● What is being asked
Render every entry verbatim.

● Records for this exercise
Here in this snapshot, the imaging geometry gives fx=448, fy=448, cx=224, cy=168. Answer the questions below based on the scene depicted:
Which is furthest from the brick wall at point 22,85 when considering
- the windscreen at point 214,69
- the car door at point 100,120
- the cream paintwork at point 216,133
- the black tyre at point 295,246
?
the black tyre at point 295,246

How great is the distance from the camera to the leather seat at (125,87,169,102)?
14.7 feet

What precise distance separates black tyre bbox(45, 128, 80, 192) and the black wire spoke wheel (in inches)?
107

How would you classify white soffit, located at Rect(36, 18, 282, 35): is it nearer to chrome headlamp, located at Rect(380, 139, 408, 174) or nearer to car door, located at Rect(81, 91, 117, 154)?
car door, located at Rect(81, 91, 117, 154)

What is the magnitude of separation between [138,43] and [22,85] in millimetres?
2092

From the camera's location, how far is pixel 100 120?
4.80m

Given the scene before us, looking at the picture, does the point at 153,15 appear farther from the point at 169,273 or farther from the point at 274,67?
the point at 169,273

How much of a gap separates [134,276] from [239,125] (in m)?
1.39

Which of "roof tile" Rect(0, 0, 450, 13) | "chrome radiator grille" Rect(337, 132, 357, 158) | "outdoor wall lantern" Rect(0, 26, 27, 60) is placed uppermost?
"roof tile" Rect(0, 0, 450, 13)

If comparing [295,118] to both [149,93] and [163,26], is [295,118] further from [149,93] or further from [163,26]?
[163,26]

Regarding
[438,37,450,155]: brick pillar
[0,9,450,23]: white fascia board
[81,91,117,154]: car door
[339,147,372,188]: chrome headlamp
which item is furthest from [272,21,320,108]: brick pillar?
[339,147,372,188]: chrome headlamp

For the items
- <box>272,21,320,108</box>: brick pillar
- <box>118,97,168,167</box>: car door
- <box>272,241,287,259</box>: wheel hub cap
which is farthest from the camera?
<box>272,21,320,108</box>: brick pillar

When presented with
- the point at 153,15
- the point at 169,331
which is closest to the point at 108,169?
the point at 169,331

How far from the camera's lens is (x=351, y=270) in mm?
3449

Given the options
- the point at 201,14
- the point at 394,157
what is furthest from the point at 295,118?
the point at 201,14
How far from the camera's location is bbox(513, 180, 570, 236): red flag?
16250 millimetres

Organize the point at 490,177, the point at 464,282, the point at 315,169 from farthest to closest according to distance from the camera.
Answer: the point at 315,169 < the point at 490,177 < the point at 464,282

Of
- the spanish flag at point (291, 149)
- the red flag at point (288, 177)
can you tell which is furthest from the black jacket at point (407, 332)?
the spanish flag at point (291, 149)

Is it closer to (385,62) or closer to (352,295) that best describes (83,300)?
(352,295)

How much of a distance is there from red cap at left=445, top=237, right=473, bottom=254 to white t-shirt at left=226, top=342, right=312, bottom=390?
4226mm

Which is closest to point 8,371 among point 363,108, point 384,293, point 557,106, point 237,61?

● Answer in full
Here in this snapshot, the imaging geometry gives fx=448, fy=448, cx=224, cy=168. Answer the questions below based on the scene depicted:
Which is furthest from the brick wall at point 22,85 when considering
- the windscreen at point 214,69
- the car door at point 100,120
- the cream paintwork at point 216,133
- the black tyre at point 295,246
?
the black tyre at point 295,246

How great is the distance from the camera to the leather seat at (125,87,169,102)?
14.7 feet

What precise distance separates black tyre bbox(45, 128, 80, 192) and the black wire spoke wheel (in inches)?
107

How would you classify white soffit, located at Rect(36, 18, 282, 35): is it nearer to chrome headlamp, located at Rect(380, 139, 408, 174) or nearer to car door, located at Rect(81, 91, 117, 154)?
car door, located at Rect(81, 91, 117, 154)

What is the magnitude of separation between [138,43] and [22,85] in millimetres?
2092

From the camera's location, how far is pixel 100 120?
4.80m

Given the scene before us, looking at the picture, does the point at 153,15 appear farther from the point at 169,273 or farther from the point at 274,67?
the point at 169,273

How much of a gap separates [134,276] from [239,125] (in m)?
1.39

Which of "roof tile" Rect(0, 0, 450, 13) | "chrome radiator grille" Rect(337, 132, 357, 158) | "outdoor wall lantern" Rect(0, 26, 27, 60) is placed uppermost?
"roof tile" Rect(0, 0, 450, 13)

If comparing [295,118] to both [149,93] and [163,26], is [295,118] further from [149,93] or further from [163,26]?
[163,26]

Regarding
[438,37,450,155]: brick pillar
[0,9,450,23]: white fascia board
[81,91,117,154]: car door
[339,147,372,188]: chrome headlamp
which item is furthest from [272,21,320,108]: brick pillar?
[339,147,372,188]: chrome headlamp

For the items
- <box>272,21,320,108</box>: brick pillar
- <box>118,97,168,167</box>: car door
- <box>272,241,287,259</box>: wheel hub cap
which is farthest from the camera?
<box>272,21,320,108</box>: brick pillar

When presented with
- the point at 153,15
- the point at 169,331
which is closest to the point at 108,169?
the point at 169,331

How far from the camera's lens is (x=351, y=270) in mm?
3449

Given the options
- the point at 201,14
- the point at 394,157
what is furthest from the point at 295,118?
the point at 201,14
How far from the camera's location is bbox(513, 180, 570, 236): red flag?
16250 millimetres

Organize the point at 490,177, the point at 464,282, the point at 315,169 from farthest to closest according to distance from the camera.
Answer: the point at 315,169 < the point at 490,177 < the point at 464,282

Of
- the spanish flag at point (291, 149)
- the red flag at point (288, 177)
can you tell which is furthest from the black jacket at point (407, 332)?
the spanish flag at point (291, 149)

Is it closer to (385,62) or closer to (352,295) that best describes (83,300)?
(352,295)

How much of a distance is there from red cap at left=445, top=237, right=473, bottom=254 to white t-shirt at left=226, top=342, right=312, bottom=390?
4226mm

Which is closest to point 8,371 among point 363,108, point 384,293, point 557,106, point 237,61?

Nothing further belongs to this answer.